# [WORK TO BE COMPLETED]
Copy the data exactly. Images are the one exception.

# [Dataset records]
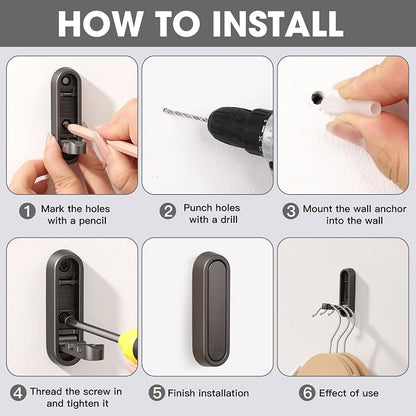 HOW TO INSTALL

1 Mark the holes with a pencil

2 Punch holes with a drill

3 Mount the wall anchor into the wall

4 Thread the screw in and tighten it

5 Finish installation

6 Effect of use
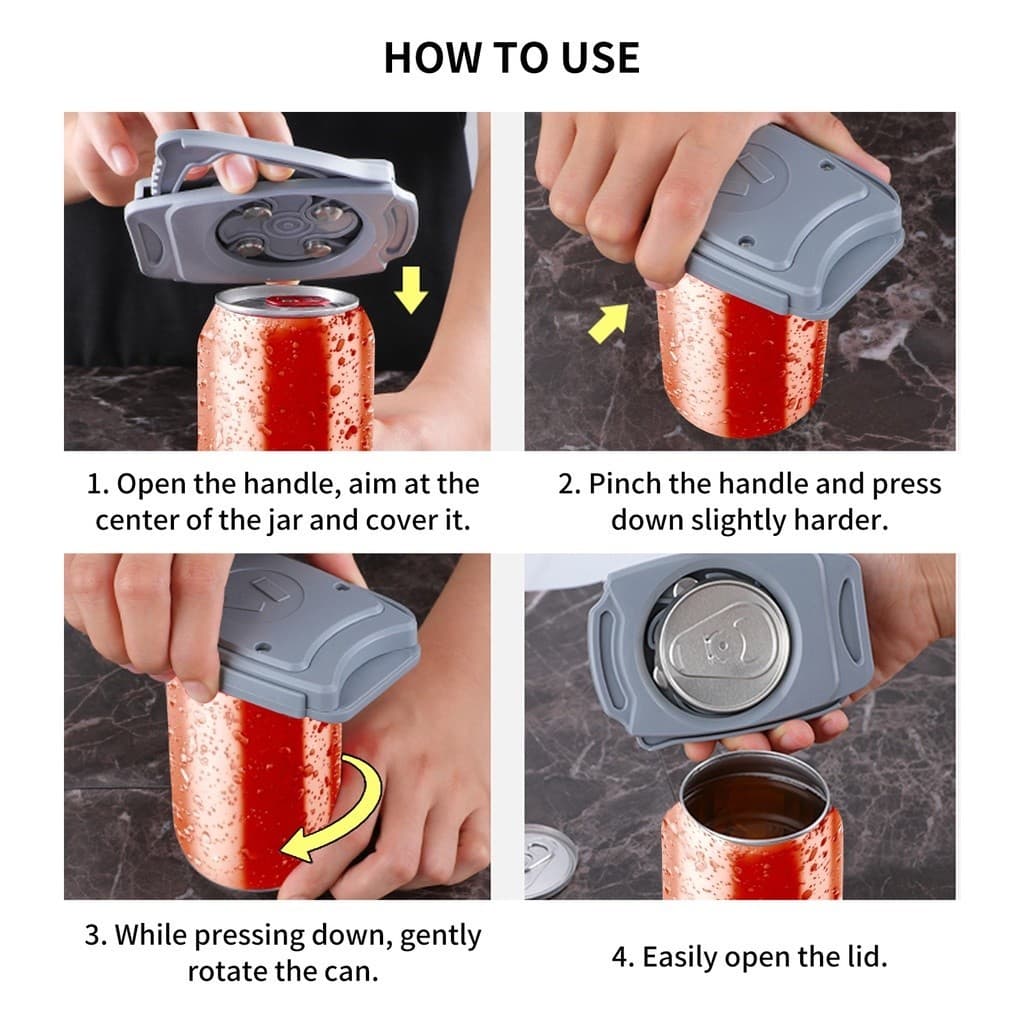 HOW TO USE

1. Open the handle, aim at the center of the jar and cover it.

2. Pinch the handle and press down slightly harder.

3. While pressing down, gently rotate the can.

4. Easily open the lid.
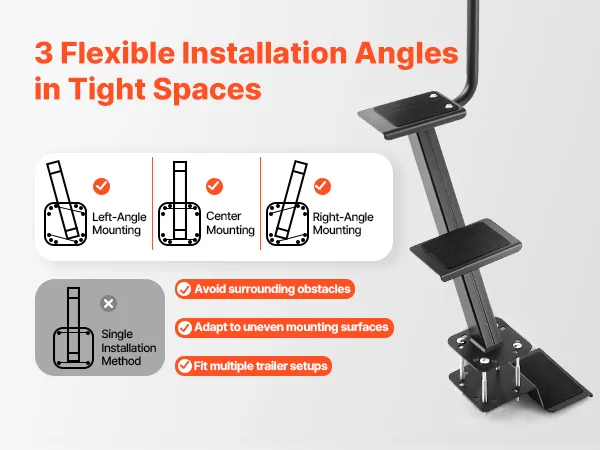 3 Flexible Installation Angles in Tight Spaces

Left-Angle Mounting

Center Mounting

Right-Angle Mounting

Single Installation Method

Avoid surrounding obstacles

Adapt to uneven mounting surfaces

Fit multiple trailer setups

# [TASK ANSWER]
 HOW TO INSTALL

1 Mark the holes with a pencil

2 Punch holes with a drill

3 Mount the wall anchor into the wall

4 Thread the screw in and tighten it

5 Finish installation

6 Effect of use
 HOW TO USE

1. Open the handle, aim at the center of the jar and cover it.

2. Pinch the handle and press down slightly harder.

3. While pressing down, gently rotate the can.

4. Easily open the lid.
 3 Flexible Installation Angles in Tight Spaces

Left-Angle Mounting

Center Mounting

Right-Angle Mounting

Single Installation Method

Avoid surrounding obstacles

Adapt to uneven mounting surfaces

Fit multiple trailer setups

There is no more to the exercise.